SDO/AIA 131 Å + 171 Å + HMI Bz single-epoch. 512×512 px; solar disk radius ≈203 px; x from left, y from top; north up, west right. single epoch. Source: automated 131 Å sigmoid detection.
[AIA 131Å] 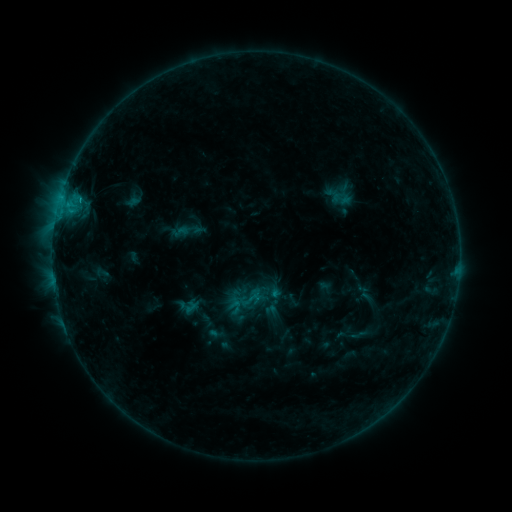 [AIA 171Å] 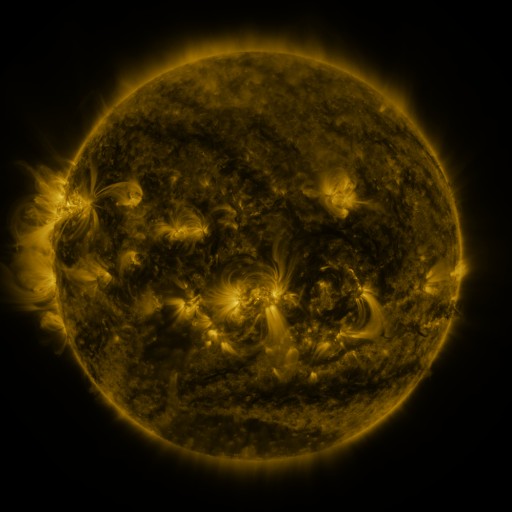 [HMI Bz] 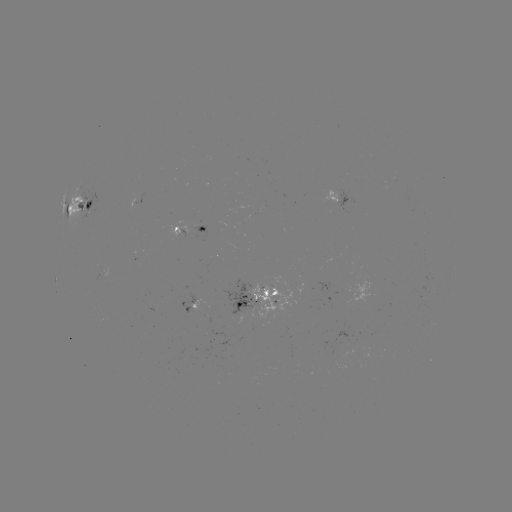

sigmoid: (243, 290, 261, 309)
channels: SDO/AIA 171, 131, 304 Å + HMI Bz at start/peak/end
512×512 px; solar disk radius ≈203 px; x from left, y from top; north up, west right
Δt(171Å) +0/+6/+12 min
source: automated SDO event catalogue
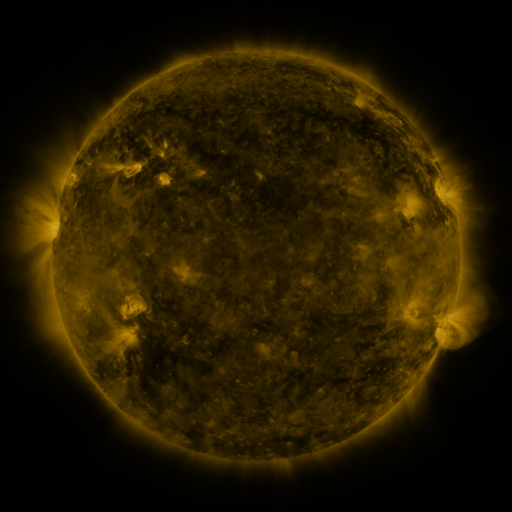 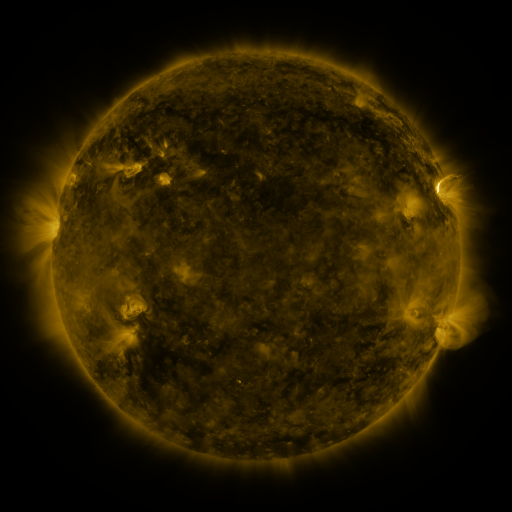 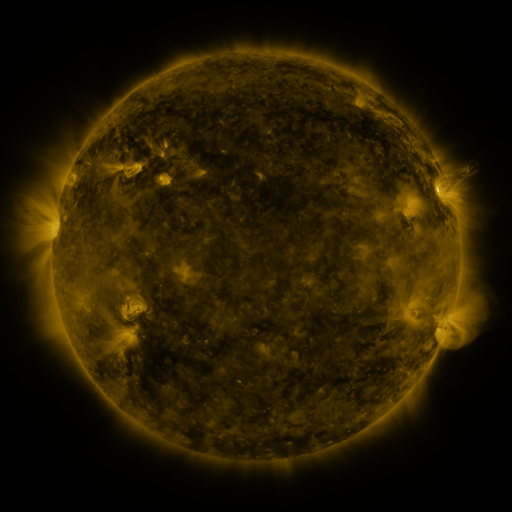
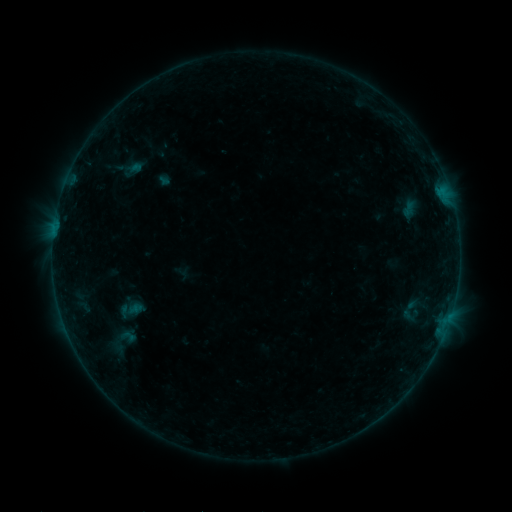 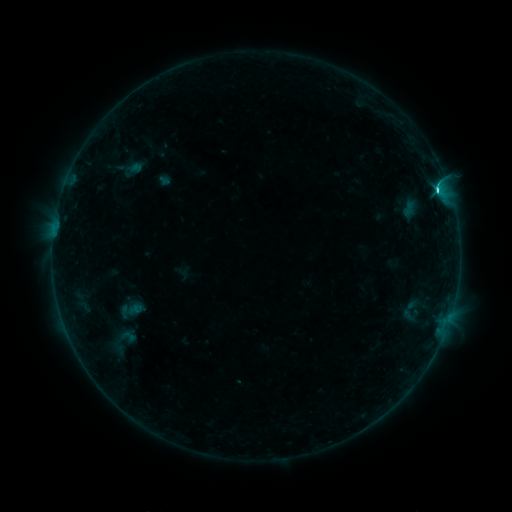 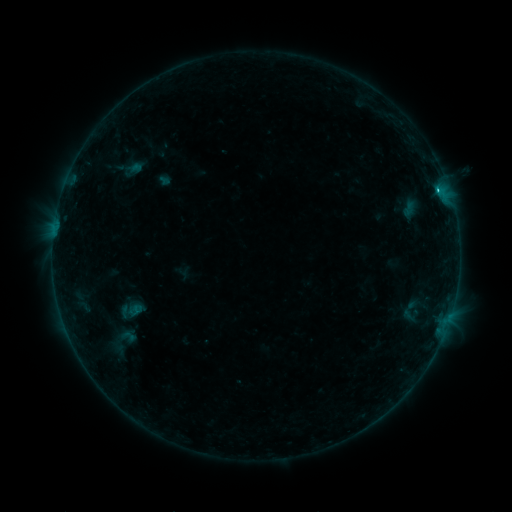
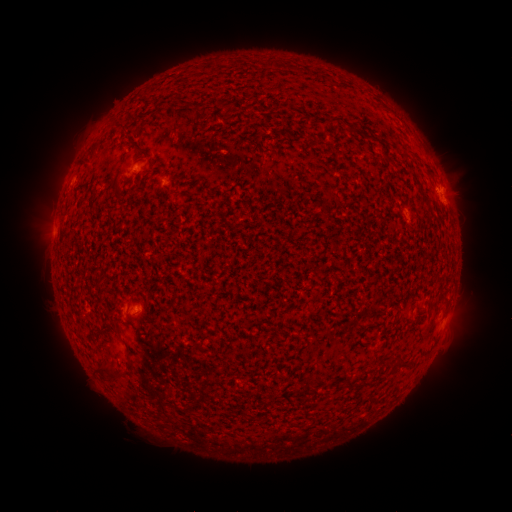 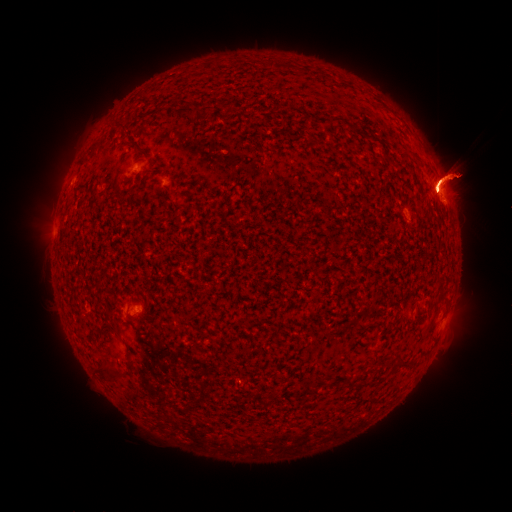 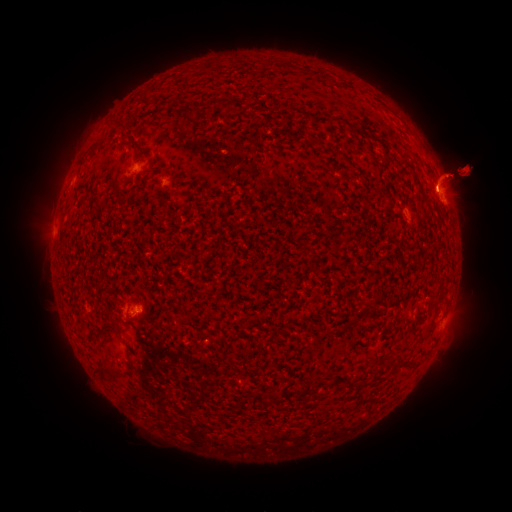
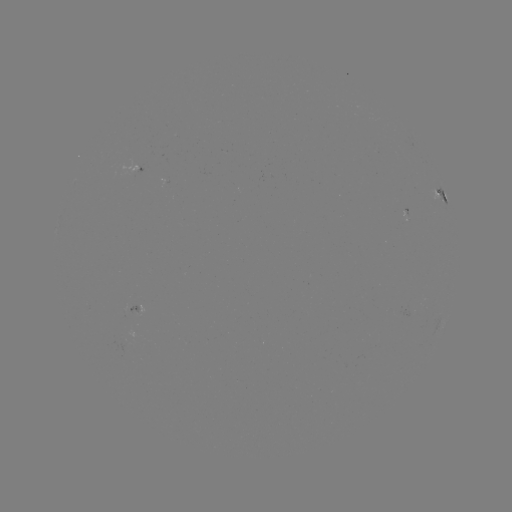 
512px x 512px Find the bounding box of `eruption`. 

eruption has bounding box [34, 286, 140, 424].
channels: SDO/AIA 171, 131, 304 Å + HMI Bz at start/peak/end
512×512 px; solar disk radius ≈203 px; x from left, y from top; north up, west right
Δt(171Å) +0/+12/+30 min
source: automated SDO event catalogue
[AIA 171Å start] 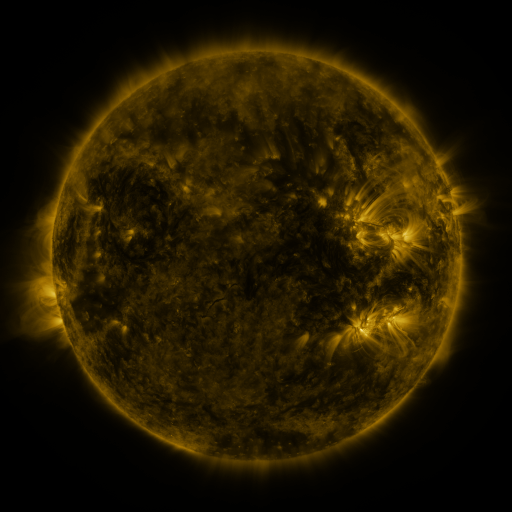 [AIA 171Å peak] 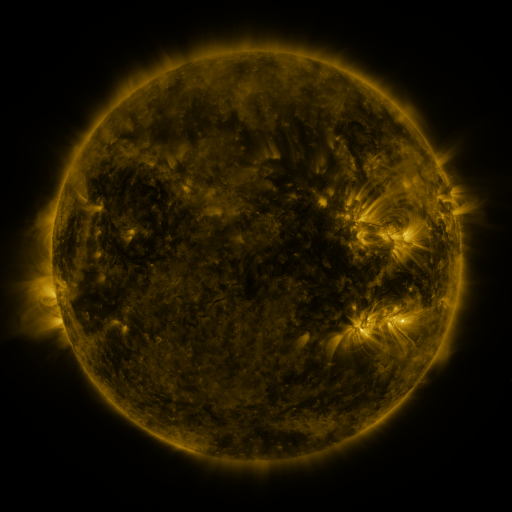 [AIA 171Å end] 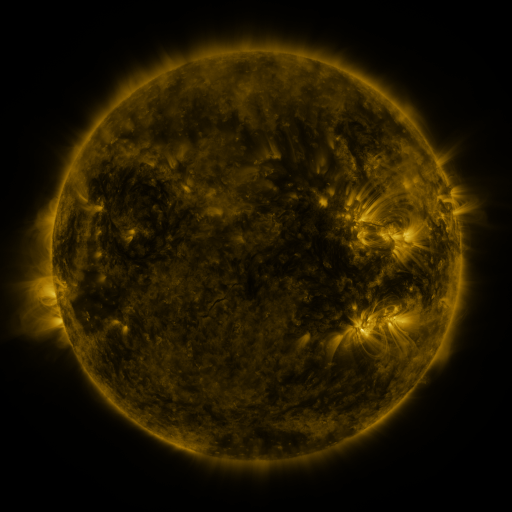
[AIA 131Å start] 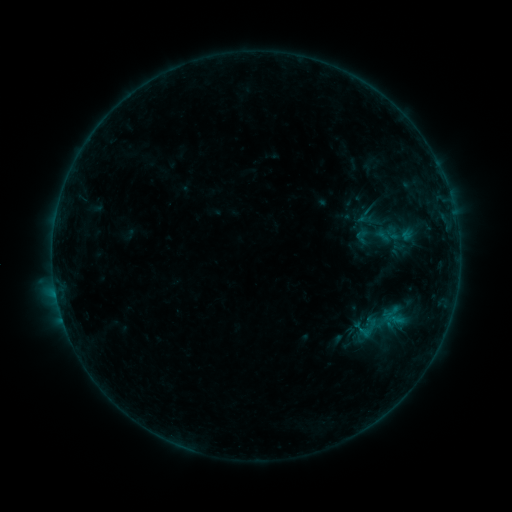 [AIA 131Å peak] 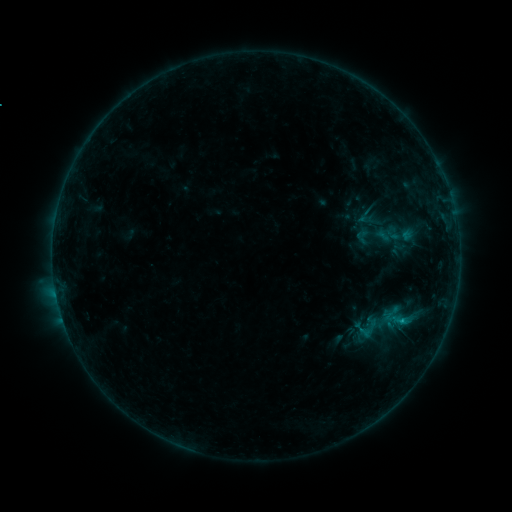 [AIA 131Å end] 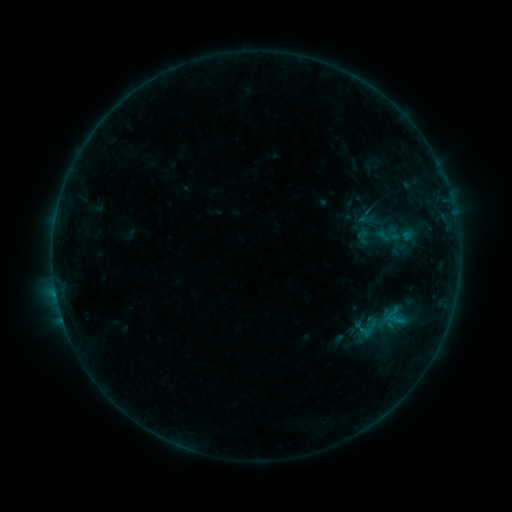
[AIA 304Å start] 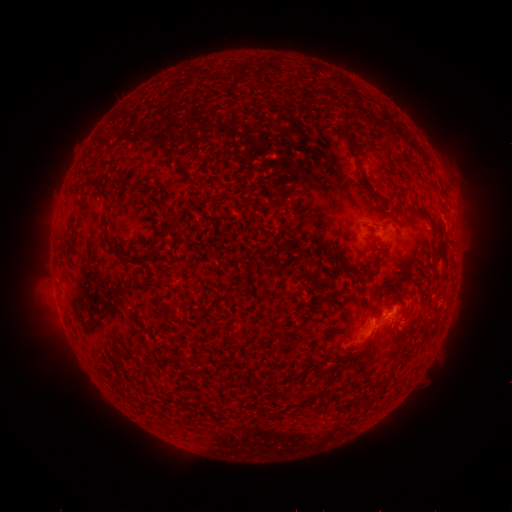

• • • • •

§ Work to do: How many lines in the rows above contain the string "bounding"? Case counts. Give only the number.

§ Response to this exercise: 2